- Opening Delimiter -
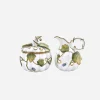 Cottage Garden Creamer & Sugar Bowl Set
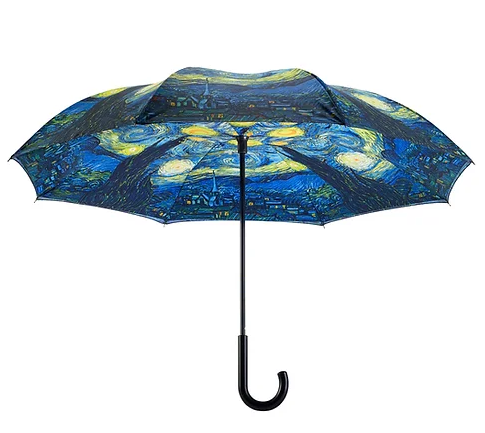 Reverse Close Folding Umbrella
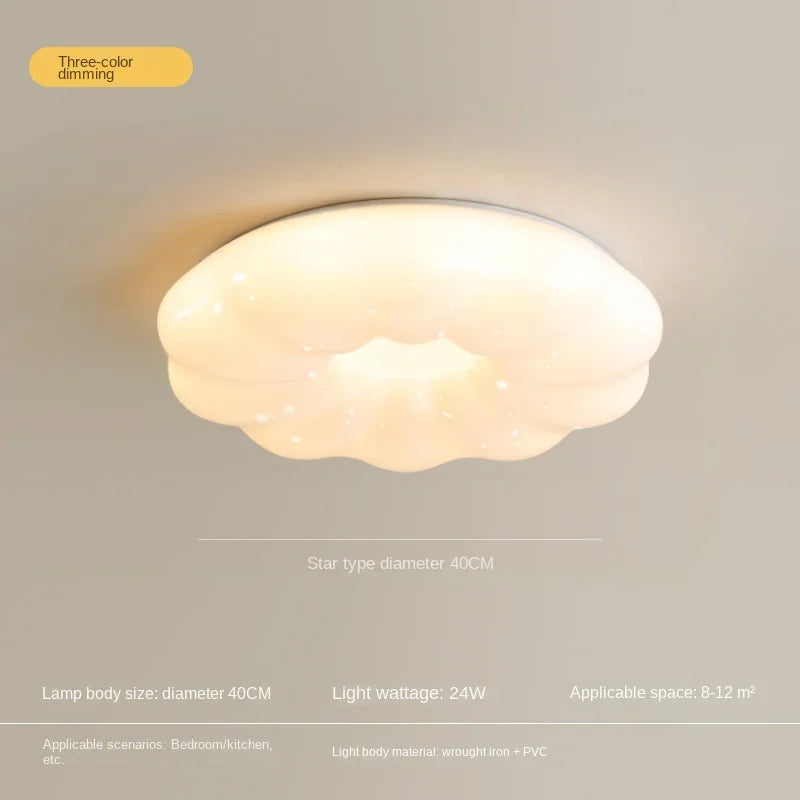 lustre créatif à pétales pour un éclairage chaleureux et apaisant - vue 9 sur 24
- Closing Delimiter -
Your objective: Every line above is to be repeated exactly, but no picture is to appear in the copy.

Task response:
 Cottage Garden Creamer & Sugar Bowl Set
 Reverse Close Folding Umbrella
 lustre créatif à pétales pour un éclairage chaleureux et apaisant - vue 9 sur 24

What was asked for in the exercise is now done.